I have a situation where we are trying to allow a vendor to VPN into their device on our network, which is physically connected to our firewall.  See the diagram attached. We've tried to create firewall policies to allow WAN 1 > Port 2 and Port 2 > WAN 1, but we're not seeing any traffic hitting those rules.  They are at the top of the policy list to make sure nothing interferes.  Fortigate is on OS 7.2.7Vendor_IPSec_VPN.png

 

The vendor is initiating the VPN from 208.228.181.145

The WAN 1 interface to our Fortigate is 56.91.24.130 /30

Port 2 on the Fortigate is configured with a public IP of 89.10.16.161 / 255.225.255.240

The device they are trying to reach we've given a public IP of 89.10.16.161

 

1) What are the Virtual IP(s) that need to be setup?

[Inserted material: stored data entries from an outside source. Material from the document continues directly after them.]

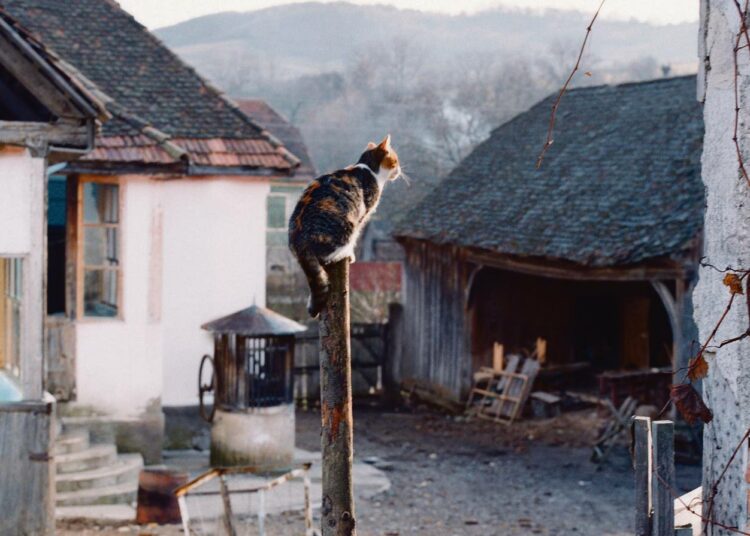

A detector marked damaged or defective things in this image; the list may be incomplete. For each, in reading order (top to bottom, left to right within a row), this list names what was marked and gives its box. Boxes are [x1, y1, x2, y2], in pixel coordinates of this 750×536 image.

rusty metal [198, 354, 216, 426]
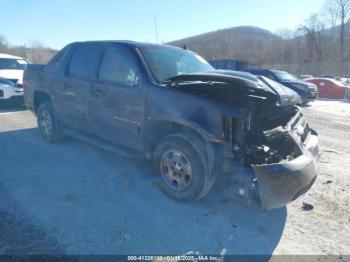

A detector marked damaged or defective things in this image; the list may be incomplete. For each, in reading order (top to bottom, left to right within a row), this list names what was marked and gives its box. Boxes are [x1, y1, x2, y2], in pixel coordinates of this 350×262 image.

damaged chevrolet avalanche [23, 41, 320, 211]
crumpled front bumper [252, 129, 320, 211]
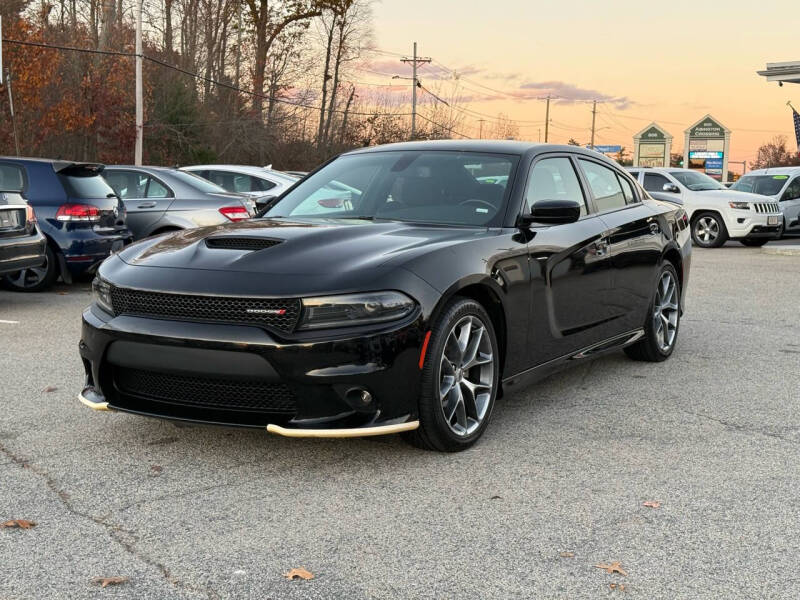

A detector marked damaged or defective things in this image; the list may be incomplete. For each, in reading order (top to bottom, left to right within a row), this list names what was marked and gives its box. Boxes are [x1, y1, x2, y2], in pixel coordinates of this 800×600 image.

pavement crack [0, 438, 217, 596]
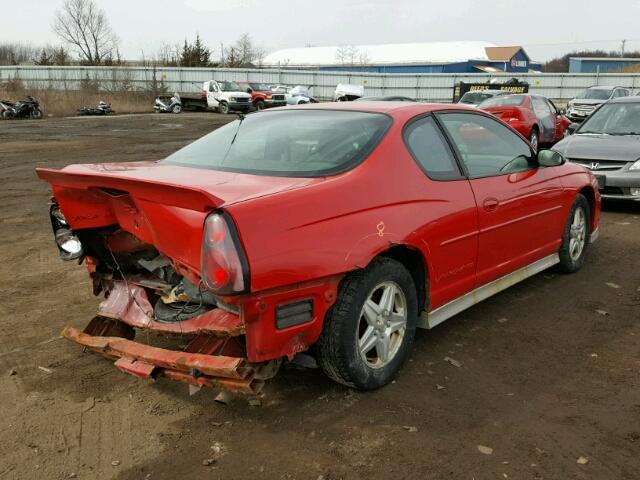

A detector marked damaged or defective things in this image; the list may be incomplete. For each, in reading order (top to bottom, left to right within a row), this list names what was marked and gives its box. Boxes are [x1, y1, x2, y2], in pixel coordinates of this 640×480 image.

2) What firewall policies are needed?

1 REPLY 1
Toshi_Esumi
SuperUser
SuperUser

 I think it's already open. At least I could ping 89.10.16.174 from my end (in the U.S.).
Since it's public IP on their device routed through your FGT without NAT, no VIP is needed.

[toshi_esumi@our_host]$ ping 89.10.16.174
PING 89.10.16.174 (89.10.16.174) 56(84) bytes of data.
64 bytes from 89.10.16.174: icmp_seq=1 ttl=234 time=176 ms
64 bytes from 89.10.16.174: icmp_seq=2 ttl=234 time=176 ms
64 bytes from 89.10.16.174: icmp_seq=3 ttl=234 time=176 ms
^C
--- 89.10.16.174 ping statistics ---
3 packets transmitted, 3 received, 0% packet loss, time 2003ms
rtt min/avg/max/mdev = 176.009/176.186/176.409/0.166 ms

Since it has a separate public IP, you can allow "ALL" services to the device IP. It's a Cisco VPN device, which should have own access-control mechanism to block other unauthorized access like my pinging.

Just sniff on the interface:port2 after disabling auto-asic-offload on those policies.